Merginâni'nin «Muhtarü'n Nevazil» adlı eserinde şöyle deniliyor: «Bilmiş ol
ki, ilm-i nücûm (Astronomi) haddizatında kötü değildir. Çünkü o iki nevidir.
Birincisi: hesap yolu iledir ve haktır; Kur'an'da zikredilmiştir. Allah Teâlâ «Güneş
ve ay husban iledir», buyurmuştur. Bundan murad, güneşle ay'ın seyretmeleri
hesapladır, demek-tir.
İkincisi, istidlâl yolu iledir. Yıldızların seyri ve feleklerin (gezegen
dairelerinin) hareketi vasıtasiyla hâdisatın Allah'ın kaza ve kaderi ile
vukubulacağına istidlâl edilir. Bu câizdir. Ve doktorun nabzına bakarak
hastalığa veya sıhhate istidlâli gibidir.
Ama hâdisatın Allah'ın kazası ile olduğuna
inanmaz, yahut kendisinin gâibi bildiğini iddia ederse kâfir olur.

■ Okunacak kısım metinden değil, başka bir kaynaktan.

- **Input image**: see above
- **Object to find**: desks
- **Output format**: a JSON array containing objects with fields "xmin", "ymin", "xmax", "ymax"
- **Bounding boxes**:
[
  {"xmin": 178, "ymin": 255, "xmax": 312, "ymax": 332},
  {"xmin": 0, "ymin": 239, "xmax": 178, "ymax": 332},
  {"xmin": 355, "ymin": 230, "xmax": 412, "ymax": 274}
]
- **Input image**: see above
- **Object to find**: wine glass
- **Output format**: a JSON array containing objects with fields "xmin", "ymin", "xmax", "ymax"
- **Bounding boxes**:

Bunlardan namaz vakitlerini ve kıbleyi bilecek kadar bir şeyler öğrenmekde
beis yoktur».
Merginâni'nin bu izahatından anlaşılıyor ki fazlasını öğrenmekte beis vardır. Hatta
«el-Fusul» da bunun haram olduğu açıkca söylenmiştir. Kitabımızın şarihi
Muhammed Alâaddin de bu yoldan gitmiştir. Zâhire bakılırsa Merginânî ilm-i
nücumun ikinci kısmını kasdetmiştir. Onun içindir. ki İmam Gazâlî,
İhyâu'l-Ulûm'da, «İlm-i nücum. haddizatında kötü değildir. Çünkü o iki kısımdır...»
demiştir.
Hazreti Ömer (r.a.), «İlm-i nücumdan karada, denizde yolunuzu bulacak
kadarını öğrenin; geri kalanından vaz geçin!». demiştir. Fazlasından men
etmesinin sebebi üçtür:
Birincisi: Bu ilim, halkın ekserisine zararlıdır. Çünkü kendilerine bu eserlerin
yıldızların hareketi neticesinde meyda na geldiği anlatılınca yıldızların
hakikî müessir olduğu kanaatine varırlar.

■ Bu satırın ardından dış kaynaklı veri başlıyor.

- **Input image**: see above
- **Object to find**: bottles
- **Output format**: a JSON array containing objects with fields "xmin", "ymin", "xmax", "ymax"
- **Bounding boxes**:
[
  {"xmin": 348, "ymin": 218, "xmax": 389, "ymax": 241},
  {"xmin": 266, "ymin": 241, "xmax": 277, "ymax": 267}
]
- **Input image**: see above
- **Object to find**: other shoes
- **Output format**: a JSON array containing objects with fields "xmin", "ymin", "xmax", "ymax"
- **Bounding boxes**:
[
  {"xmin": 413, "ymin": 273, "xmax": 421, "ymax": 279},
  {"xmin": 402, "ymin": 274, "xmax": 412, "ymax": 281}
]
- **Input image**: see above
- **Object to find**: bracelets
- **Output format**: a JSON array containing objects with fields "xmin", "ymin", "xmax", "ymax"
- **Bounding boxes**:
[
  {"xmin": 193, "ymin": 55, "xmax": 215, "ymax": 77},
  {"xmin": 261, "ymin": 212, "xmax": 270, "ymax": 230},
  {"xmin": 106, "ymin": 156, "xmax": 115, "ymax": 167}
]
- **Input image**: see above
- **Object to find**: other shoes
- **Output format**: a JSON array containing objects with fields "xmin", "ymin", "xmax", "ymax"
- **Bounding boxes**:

İkincisi: Yıldızlar hakkındaki hükümler sadece bir tahminden ibarettir. İlm-i nücûm,
rivayete göre İdris Aleyhisselâmın mucizesi imiş; sonra ortadan kalkmış.
Üçüncüsü: Bu ilimde bir fayda yoktur. Zira mukadder olan mutlaka meydana gelecektir.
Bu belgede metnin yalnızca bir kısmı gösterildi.